Reputation: 11
I am getting a "ValueError: aspect must be finite and positive" error when I try to plot football stadium locations on a map. The weird thing is that I get the error when I attempt to plot Ukraine, Poland, or Hungary. But when I plot Germany, Italy, or the UK, the outcome is correct.
When I remove this line of code
stadiums_gdf.set_crs(epsg=4326, inplace=True)
the data is plotted correctly for Ukraine, Poland, and Hungary too, only the crs is not WGS84. So for some reason setting crs to WGS84 doesn't work for Ukraine, Poland, and Hungary.

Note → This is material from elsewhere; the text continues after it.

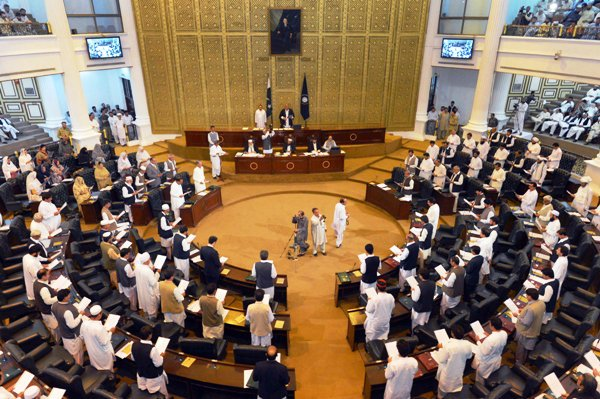 opposition storms out of k p assembly on historic day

My csv files are basically identical for all countries, the only difference are the coordinates of stadium locations.
import geopandas as gpd
import matplotlib.pyplot as plt
from shapely.geometry import Point
import pandas as pd
# Lenovo
world = gpd.read_file(r'W:\FOR\RCO\DNI\Projects\ofedyshy\Personal\Data Analysis\fu\country_data\0.Geodata\ne_10m_admin_1_states_provinces\ne_10m_admin_1_states_provinces.shp')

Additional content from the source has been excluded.